Born in Kraków, Austria-Hungary he was the first winner of the Lilienthal Gliding Medal in the world for his record-breaking 577.8-kilometer flight on 18 May 1938 in a PWS-101 from Bezmiechowa to Soleczniki (near Vilnius).

With the outbreak of the Second World War, he was detailed by the Soviets, but escaped. He worked in Vilnius for a while, then obtained a passport which enabled him to travel to France. When that country fell to the Germans, he fled to the UK.
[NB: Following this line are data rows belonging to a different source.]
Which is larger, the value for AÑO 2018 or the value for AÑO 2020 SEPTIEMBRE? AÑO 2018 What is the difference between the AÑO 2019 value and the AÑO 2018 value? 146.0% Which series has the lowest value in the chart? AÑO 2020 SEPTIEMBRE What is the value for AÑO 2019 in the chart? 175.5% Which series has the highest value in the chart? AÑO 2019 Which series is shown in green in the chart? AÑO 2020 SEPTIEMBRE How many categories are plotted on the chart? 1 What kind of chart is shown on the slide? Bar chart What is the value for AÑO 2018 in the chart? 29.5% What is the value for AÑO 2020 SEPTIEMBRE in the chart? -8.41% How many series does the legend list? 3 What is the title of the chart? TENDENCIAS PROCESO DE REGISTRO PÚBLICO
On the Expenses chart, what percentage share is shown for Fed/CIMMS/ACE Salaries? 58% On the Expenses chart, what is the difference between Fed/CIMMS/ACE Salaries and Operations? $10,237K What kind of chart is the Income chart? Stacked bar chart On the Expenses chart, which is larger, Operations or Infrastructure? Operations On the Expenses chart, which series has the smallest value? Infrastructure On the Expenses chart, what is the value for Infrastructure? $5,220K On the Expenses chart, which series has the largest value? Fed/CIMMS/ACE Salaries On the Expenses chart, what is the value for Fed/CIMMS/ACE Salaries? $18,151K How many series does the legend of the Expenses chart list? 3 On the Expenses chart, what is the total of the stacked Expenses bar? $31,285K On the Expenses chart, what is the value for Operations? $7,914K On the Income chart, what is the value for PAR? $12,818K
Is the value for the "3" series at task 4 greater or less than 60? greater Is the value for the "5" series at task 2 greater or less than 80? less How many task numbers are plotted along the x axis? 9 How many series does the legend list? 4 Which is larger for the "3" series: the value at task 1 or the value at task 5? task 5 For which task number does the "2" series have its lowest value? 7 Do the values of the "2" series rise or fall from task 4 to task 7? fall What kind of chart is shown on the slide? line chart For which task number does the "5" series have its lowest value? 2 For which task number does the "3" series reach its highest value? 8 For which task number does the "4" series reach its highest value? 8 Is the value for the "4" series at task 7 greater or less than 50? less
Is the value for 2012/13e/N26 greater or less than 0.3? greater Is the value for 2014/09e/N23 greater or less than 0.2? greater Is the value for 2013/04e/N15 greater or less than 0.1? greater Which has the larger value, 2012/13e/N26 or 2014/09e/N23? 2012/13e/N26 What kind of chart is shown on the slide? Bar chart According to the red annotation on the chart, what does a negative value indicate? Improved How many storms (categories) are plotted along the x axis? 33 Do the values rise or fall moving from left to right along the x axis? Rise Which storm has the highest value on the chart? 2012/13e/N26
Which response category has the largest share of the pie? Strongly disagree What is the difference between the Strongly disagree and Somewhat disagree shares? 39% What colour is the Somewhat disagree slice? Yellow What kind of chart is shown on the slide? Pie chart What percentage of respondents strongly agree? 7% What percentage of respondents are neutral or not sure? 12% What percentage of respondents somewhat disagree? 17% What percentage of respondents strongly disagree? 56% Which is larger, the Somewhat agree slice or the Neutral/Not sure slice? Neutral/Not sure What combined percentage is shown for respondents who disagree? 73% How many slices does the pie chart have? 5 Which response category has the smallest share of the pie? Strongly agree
During the war, he flew with the Royal Air Force (RAF), serving on three Polish RAF fighter squadrons: first No. 316, later No. 306 and No. 315. In late August 1940, Góra served with the RAF's No 2 AACU before undertaking advanced training with 61 OTU at Heston. As a sgt. pilot, Góra was posted to No. 316 (Polish) Squadron, flying the Spitfire, flying his first operation on 18 November 1941, a convoy patrol. On 10 April 1942 he claimed a Focke-Wulf Fw 190 damaged, and on 3 June 1942 he claimed another Fw 190 shot down over Le Havre. In early 1943 Góra studied at the Infantry Cadet and Cavalry Academy in Scotland, and was promoted to pilot officer. On 13 May 1943 Góra destroyed a Bf 109G and on 27 August 1943 he shot down another of this type. On 4 September 1943, while escorting a USAAF formation of B-17s near Lille, he claimed a Fw 190 damaged. After the war, following research on Luftwaffe loss data, the aircraft was identified as a Bf 109 and classified as "destroyed." P/O Góra was posted to No. 316 Squadron in April 1944 flying the P-51 Mustang. From June to October 1944, he destroyed two locomotives near Bremen, and damaged a German submarine. Góra also flew 28 flights anti- V-1 “flying bombs” operations; one such bomb he destroyed on 31 July 1944. He performed his final operational flight of his tour on 22 October 1944 over Heligoland.

After the end of the war, he was discharged as a flight lieutenant. He had been awarded the Silver Cross of Virtuti Militari Order, the Cross of Valour three times.

Tadeusz Góra returned to Poland in 1948, as a senior instructor at the Żar Glider School near Żywiec.

He died in Świdnik on 4 January 2010.